Gravitational biology

The dance of the honeybee is oriented at the same angle to the vertical as the object of interest is relative to the sun.[1] For example, a food source 20 degrees left of the sun will cause the bee to perform her dance to an angle 20 degrees left of the vertical.

To further complicate matters, the bees keep track of the sun at all times, even when inside the hive or when the sun is hidden behind the earth (at night).[1] As no honeybees have flown in microgravity (to the extent I could determine, please expand if otherwise), there is no data on how they would adapt.

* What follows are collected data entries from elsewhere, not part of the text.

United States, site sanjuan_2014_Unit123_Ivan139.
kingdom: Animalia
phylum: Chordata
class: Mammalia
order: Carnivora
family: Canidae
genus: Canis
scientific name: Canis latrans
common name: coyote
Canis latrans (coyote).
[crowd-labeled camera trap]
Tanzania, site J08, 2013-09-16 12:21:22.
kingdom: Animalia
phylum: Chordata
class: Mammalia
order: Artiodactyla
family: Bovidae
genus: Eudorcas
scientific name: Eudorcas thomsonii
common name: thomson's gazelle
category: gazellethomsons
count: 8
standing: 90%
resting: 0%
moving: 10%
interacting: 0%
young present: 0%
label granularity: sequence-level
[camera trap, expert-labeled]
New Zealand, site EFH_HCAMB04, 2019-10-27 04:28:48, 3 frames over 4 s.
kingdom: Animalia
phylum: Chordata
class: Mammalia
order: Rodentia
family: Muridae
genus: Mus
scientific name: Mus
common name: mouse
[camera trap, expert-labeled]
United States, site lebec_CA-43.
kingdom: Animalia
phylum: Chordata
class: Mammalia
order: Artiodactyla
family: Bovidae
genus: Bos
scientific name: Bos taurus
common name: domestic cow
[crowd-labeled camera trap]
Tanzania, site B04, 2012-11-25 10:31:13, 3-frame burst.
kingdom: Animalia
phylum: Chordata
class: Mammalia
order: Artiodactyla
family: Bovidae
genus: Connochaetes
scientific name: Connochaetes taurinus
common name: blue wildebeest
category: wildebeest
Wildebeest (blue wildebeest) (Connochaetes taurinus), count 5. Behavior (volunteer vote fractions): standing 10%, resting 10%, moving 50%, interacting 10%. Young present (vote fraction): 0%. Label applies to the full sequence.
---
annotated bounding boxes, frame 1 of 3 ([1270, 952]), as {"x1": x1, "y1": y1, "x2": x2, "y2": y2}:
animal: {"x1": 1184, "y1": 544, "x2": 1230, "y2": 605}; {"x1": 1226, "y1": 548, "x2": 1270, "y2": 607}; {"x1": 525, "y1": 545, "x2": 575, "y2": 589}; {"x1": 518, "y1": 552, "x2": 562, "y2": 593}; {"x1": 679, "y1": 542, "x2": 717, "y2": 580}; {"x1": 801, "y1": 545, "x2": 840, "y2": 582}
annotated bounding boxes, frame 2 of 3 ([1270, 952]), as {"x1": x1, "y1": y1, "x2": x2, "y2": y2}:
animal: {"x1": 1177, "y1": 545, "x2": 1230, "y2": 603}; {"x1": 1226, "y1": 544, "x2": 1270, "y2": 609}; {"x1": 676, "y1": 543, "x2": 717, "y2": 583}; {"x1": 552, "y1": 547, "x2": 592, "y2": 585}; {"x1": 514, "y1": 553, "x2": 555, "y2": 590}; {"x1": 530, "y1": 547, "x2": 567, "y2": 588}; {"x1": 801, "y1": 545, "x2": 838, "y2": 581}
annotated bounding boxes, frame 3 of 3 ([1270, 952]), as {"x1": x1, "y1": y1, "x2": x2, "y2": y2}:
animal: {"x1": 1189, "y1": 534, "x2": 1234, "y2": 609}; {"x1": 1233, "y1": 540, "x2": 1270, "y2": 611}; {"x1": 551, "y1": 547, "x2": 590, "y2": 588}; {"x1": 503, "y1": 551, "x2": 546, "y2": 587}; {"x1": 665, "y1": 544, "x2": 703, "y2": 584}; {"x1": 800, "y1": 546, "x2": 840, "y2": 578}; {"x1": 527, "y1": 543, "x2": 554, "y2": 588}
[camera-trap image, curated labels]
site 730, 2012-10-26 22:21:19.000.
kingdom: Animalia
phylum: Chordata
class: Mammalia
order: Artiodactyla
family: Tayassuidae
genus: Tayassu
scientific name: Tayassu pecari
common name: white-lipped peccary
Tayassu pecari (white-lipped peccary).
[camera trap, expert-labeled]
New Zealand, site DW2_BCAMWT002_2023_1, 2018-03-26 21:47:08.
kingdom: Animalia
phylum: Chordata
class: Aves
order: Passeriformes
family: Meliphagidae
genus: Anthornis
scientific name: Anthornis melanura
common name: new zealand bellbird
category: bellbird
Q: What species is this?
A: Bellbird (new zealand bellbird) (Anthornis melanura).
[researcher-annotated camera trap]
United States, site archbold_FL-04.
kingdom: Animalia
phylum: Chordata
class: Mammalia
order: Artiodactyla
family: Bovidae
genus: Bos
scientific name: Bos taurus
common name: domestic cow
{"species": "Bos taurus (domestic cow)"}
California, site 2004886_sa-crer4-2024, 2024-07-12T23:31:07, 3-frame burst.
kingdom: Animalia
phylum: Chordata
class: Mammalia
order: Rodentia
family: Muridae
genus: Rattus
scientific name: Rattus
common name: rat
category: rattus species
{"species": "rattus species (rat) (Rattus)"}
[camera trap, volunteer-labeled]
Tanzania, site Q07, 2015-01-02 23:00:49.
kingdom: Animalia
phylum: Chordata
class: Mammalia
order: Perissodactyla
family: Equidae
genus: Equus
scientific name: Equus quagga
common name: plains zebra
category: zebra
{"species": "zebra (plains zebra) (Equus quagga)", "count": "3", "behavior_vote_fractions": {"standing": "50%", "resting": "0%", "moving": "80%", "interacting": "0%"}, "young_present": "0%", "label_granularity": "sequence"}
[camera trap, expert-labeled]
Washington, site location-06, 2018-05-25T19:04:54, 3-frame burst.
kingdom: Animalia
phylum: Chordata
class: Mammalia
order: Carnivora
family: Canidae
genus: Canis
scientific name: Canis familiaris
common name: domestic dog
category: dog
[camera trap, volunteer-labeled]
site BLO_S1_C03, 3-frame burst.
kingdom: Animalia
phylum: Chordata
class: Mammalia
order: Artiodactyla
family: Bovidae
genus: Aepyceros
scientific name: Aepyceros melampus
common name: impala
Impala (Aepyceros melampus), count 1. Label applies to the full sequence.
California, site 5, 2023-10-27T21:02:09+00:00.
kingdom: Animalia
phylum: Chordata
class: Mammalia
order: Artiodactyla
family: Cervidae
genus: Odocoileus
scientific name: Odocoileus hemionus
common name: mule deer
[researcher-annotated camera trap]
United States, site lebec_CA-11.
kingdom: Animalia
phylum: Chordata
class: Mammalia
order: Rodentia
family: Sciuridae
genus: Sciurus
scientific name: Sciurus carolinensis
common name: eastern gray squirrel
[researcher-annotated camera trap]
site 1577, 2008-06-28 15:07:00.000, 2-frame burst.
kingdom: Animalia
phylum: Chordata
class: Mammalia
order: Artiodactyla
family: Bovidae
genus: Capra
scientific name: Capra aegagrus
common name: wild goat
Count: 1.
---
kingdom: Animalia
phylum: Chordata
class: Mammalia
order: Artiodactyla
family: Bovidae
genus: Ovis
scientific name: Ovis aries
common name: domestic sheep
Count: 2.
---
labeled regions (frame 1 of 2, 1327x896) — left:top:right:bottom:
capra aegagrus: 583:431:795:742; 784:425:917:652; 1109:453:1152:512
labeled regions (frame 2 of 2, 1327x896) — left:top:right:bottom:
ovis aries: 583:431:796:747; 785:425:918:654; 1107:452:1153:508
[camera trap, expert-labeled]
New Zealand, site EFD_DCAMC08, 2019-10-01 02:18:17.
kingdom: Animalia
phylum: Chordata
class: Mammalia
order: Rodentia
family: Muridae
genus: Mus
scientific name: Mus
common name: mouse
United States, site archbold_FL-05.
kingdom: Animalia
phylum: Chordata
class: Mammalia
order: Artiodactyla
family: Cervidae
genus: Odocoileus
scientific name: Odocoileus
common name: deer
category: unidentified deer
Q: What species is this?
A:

Bumblebees are believed to have the ability to detect, by electric fields, which flowers have recently been visited by other bees.[4] Whether this ability is present in other bees, and whether it is in any way affected by the magnetic fields and radiation involved in space travel, are yet to be determined.

Open issues

  • How large could a self-sustaining colony grow before the need for insect pollinators becomes critical for sufficient food production?
  • Can bees be transported from Earth to Mars, alive?
    • Can bees communicate effectively in microgravity? If not, is it possible to keep the colony alive long enough for interplanetary transport? Are there eusocial bees which are less dependant on this method of communication?
    • Since they must have some sort of internal clock to determine the movements of the sun at night,
      • can bees forage effectively under a different day length?
      • function under an infinite day length (stationary light source)?
    • Since they navigate by light and are attracted to artificial lights in much the same manner as moths (due to the invalid assumption that the distance to the source is infinite), what would be the implication of keeping bees indoors, with no natural light?
  • How great would the dangers to astronauts be if a colony of stinging honeybees were so transported? Or, would a stingless bee be suitable?


  1. 1.0 1.1 1.2 1.3 1.4 1.5 1.6 1.7 1.8 E. Holm - Inseklopedie van Suider-Afrika 2008. ISBN 978-0-7993-4272-7 pp. 25, 240, 355-356
  2. 2.0 2.1 2.2 2.3 G.P. Beyleveld - Byeboerdery ABC 1980. ISBN 0-627-00024-1 pp. 5, 51-53.
  3. 3.0 3.1 3.2 P. Gregory & C. Waring - Green guides: Keeping bees 2011. ISBN 978-1-84786-985-2 pp. 83, 84
  4. D. Clarke, H. Whitney, G. Sutton & D. Robert - Detection and learning of floral electric fields by bumblebees in Science Express (pre-print). 2013.